How to begin this period of unadulterated excellence? Return early of course, and hit the UL. Alas, fast-forward one week and the demon Facebook informs me the ex has entered a new relationship. I hit Sainsbury’s bakery, and I hit it hard. Arrive best friend. She takes one look at my jam-smeared visage and suggests a different course of action.

“Let’s dye your hair!”

Absent-mindedly selecting a seventeenth biscuit from my heavily depleted tin, it takes a while for the notion to sink in, but sink in it does and I’m fully on board. The colour choice is quickly made – I am to be transformed into the blondest of bombshells. I will channel Marilyn, Charlize, Gwyneth, and a new lease of life will ensue.

I make my merry way down to Boots and select the most dangerous-looking platinum blonde hair-dye I can find, which is applied expertly by best friend that evening.
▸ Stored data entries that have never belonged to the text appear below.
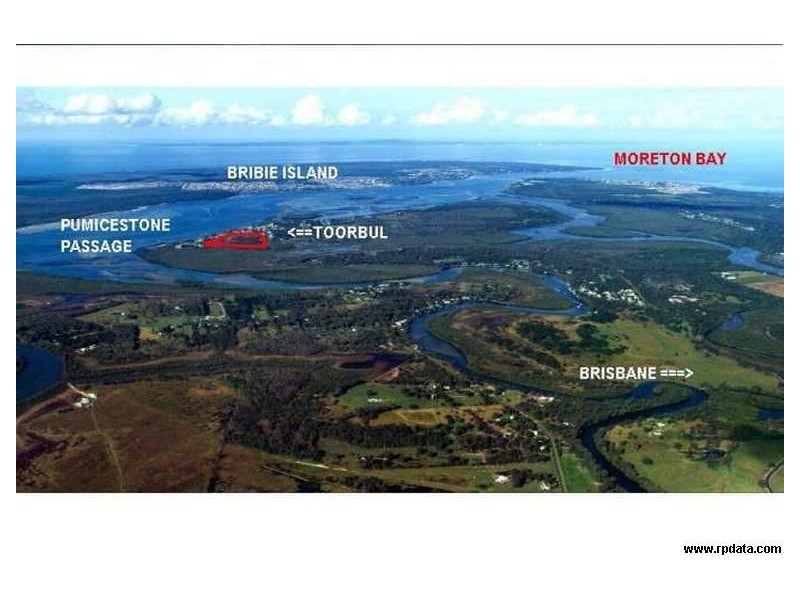 BRIBIE ISLAND

MORETON BAY

PUMICESTONE PASSAGE

<==TOORBUL

BRISBANE ===>

www.rpdata.com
Finally the alarm goes and I leap into the shower, ridding myself of the more-burny-than-tingly sensation assailing the skin around my hairline. I was not new to this game, having already dyed my hair red pre-summer.

Returning to my room with a towel turban around my head, it’s time for the long-awaited Big Reveal.

“Oh wow! It’s er…it’s really interesting!”

It was not interesting. It was orange. In my haste I had forgotten what I was taught at primary school. What do you get when you mix red and yellow? My new and supposedly improved hair had bypassed the ranks of the Christina Hendricks sexpot ginge and was partly clinging to red, largely orange, and even a tiny bit blonde in places. I was less Scarlett Johansson, more Ginny Weasley; less Gwen Stefani, more Tim Burton’s mad hatter. The XXL Live Colour promised me on the box had turned into an XXL Living Nightmare. Because after all, I’m worth it.

So this January, I plan to shun all resolutions except those which are easy to keep, and I suggest you do the same. Let’s increase our levels of alcohol consumption, superstition, procrastination and saturated fats, read less, eat more and stop exercising. Happy 2012.